◆ **Records from a data collection**:
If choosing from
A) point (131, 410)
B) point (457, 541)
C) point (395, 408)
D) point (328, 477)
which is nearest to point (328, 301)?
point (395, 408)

◆ **Brief**: Rewrite every line of the records above as a numbered list, leaving out any blank lines.

◆ **Solution**:
1. If choosing from
2. A) point (131, 410)
3. B) point (457, 541)
4. C) point (395, 408)
5. D) point (328, 477)
6. which is nearest to point (328, 301)?
7. point (395, 408)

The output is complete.